Mientras Argentina cierra la tabla, las economías asiáticas y americanas lideran el ranking con las expectativas más optimistas. Países como India, Estados Unidos, México, Brasil y Costa Rica se ubican en los primeros puestos, demostrando un dinamismo en sus mercados laborales que contrasta con la situación local. El optimismo en estas economías se debe, principalmente, a factores como la expansión empresarial, el crecimiento económico y la relocalización de cadenas productivas (fenómeno conocido como nearshoring).

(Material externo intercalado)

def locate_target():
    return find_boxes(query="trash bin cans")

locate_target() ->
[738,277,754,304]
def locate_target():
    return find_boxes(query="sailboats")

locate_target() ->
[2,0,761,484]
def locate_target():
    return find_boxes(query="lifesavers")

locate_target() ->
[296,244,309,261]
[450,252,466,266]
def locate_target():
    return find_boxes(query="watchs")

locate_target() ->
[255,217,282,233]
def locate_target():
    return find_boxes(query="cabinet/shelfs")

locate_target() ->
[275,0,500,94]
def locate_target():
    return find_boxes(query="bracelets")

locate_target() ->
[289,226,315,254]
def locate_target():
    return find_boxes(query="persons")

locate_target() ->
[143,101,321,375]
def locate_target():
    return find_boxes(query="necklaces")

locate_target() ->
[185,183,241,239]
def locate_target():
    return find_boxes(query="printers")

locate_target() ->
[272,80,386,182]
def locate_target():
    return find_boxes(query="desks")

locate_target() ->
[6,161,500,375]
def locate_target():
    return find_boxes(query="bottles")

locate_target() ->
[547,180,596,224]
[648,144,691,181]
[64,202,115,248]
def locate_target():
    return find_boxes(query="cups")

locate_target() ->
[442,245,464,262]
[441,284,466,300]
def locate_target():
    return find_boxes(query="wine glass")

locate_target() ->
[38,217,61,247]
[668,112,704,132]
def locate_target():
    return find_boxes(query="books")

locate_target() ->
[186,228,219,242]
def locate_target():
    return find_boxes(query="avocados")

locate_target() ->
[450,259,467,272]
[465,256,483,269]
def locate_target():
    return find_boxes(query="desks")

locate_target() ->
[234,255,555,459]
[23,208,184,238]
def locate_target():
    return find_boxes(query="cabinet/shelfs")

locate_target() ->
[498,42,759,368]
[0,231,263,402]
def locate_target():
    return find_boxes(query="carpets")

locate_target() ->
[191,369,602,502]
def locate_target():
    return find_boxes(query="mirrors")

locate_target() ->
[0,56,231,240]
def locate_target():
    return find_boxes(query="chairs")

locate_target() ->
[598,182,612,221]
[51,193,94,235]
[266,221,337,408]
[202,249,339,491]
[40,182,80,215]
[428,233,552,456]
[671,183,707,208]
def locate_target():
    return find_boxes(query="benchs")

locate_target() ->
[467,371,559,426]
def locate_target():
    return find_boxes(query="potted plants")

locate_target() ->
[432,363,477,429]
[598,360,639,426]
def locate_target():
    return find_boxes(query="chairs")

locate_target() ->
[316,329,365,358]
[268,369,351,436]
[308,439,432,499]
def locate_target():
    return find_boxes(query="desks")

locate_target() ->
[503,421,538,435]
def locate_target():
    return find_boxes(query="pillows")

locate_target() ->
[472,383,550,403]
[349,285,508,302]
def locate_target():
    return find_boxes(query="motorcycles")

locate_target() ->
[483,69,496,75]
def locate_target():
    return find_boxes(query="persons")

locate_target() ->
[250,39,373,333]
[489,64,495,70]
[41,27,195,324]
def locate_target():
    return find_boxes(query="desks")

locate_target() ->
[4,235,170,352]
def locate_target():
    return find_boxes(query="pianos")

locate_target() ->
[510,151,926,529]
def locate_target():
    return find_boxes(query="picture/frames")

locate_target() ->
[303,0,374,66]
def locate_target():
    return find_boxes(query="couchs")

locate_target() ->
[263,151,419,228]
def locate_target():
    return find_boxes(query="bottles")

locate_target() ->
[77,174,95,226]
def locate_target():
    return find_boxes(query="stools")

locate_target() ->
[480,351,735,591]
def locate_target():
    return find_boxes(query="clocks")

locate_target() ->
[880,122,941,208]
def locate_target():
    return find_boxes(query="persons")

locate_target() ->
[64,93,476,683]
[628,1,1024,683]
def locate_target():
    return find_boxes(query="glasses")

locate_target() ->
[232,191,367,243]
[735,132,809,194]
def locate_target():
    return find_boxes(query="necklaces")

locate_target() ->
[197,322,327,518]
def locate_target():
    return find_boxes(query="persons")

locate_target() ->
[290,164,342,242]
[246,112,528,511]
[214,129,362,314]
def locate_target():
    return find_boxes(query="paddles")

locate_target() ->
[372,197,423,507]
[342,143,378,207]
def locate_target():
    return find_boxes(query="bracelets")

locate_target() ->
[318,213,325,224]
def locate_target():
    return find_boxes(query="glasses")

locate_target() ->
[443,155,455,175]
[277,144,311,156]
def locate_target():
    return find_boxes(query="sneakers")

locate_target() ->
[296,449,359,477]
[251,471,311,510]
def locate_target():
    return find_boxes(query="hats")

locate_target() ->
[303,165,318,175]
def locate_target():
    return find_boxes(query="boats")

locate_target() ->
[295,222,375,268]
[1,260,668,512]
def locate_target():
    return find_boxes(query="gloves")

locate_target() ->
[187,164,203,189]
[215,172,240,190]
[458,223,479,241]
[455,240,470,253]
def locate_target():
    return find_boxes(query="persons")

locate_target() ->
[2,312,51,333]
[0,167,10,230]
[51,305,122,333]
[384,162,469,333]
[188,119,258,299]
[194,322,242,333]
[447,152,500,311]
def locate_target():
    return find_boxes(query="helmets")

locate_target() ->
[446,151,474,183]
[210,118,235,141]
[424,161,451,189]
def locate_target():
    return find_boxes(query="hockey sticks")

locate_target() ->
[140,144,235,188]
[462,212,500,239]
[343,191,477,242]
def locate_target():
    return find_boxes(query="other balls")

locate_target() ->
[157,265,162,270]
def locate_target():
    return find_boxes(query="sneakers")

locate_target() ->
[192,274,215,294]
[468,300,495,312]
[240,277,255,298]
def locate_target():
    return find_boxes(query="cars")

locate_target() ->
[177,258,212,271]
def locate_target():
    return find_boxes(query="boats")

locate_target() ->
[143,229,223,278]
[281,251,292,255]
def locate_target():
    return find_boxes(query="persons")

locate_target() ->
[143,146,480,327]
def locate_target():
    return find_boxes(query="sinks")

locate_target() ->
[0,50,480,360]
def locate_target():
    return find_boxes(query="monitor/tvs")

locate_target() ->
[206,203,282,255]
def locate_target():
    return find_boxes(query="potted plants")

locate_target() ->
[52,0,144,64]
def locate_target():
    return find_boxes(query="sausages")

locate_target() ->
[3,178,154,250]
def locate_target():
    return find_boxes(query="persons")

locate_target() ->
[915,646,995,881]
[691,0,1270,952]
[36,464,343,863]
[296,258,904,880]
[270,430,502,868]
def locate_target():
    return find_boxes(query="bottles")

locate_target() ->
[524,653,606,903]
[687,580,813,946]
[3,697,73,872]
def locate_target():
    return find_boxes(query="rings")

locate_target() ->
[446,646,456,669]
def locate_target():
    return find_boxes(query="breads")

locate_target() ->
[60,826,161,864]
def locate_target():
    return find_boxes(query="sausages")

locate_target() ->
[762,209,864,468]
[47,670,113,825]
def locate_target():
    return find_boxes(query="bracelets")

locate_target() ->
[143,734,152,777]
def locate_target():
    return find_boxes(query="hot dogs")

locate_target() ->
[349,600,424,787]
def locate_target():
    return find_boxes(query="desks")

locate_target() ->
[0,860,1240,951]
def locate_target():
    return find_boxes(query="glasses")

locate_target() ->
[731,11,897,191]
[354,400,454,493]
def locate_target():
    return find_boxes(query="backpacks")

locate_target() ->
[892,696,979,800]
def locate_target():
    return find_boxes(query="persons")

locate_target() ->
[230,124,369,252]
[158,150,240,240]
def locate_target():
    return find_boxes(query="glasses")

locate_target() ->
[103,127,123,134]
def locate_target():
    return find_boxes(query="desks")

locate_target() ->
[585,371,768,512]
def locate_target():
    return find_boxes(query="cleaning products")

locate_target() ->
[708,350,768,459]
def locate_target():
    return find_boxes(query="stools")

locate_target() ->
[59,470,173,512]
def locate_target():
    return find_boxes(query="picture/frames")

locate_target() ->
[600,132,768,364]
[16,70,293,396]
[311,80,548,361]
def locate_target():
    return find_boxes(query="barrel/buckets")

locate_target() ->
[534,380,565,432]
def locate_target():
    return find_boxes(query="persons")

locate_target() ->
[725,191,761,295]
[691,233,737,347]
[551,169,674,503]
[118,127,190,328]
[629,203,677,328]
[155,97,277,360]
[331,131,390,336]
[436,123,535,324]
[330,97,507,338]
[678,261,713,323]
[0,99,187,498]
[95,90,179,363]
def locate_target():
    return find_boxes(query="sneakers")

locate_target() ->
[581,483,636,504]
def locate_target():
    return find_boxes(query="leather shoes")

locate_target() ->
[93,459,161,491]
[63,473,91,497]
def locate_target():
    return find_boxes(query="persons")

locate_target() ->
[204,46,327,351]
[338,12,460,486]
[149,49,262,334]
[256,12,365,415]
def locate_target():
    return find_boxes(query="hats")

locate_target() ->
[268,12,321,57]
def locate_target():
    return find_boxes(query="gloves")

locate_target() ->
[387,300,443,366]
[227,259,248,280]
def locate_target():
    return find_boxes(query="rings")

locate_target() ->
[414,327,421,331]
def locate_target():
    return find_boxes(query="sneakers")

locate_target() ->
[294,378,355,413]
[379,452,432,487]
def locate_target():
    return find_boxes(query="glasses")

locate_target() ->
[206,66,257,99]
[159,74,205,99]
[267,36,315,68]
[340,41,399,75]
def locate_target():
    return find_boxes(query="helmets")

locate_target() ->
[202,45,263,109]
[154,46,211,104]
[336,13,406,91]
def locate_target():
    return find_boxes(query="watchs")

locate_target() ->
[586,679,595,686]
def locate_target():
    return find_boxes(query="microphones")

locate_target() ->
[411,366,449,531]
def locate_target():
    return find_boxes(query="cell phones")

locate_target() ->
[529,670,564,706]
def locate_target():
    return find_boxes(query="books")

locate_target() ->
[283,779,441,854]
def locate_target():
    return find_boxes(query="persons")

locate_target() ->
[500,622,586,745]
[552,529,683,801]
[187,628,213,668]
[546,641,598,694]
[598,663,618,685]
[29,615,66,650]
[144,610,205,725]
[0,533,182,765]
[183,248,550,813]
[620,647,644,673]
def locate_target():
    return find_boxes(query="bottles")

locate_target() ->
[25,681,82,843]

¿A qué se debe la posición de Argentina?
Expertos y directivos de la propia consultora apuntan a la incertidumbre macroeconómica y a la falta de crecimiento sostenido como las principales causas de esta cautela empresarial. Si bien algunos indicadores macroeconómicos muestran cierta estabilidad, el consumo sigue deprimido y la actividad económica en general no da señales claras de una recuperación sostenida.
Además, los empleadores, sobre todo las pequeñas y medianas empresas (PyMEs), todavía sienten que el costo de contratar personal es alto, sumado al riesgo que implica si la economía no acompaña. Esto genera una parálisis en las decisiones de inversión y contratación, lo que se refleja directamente en la falta de dinamismo del empleo.
En resumen, la posición de Argentina en el ranking no solo es un reflejo de su situación económica actual, sino también de la percepción de los empresarios sobre el futuro inmediato. Mientras el Gobierno se enfoca en el ajuste fiscal, el mercado laboral sigue paralizado, lo que plantea un desafío crucial para la generación de empleo genuino.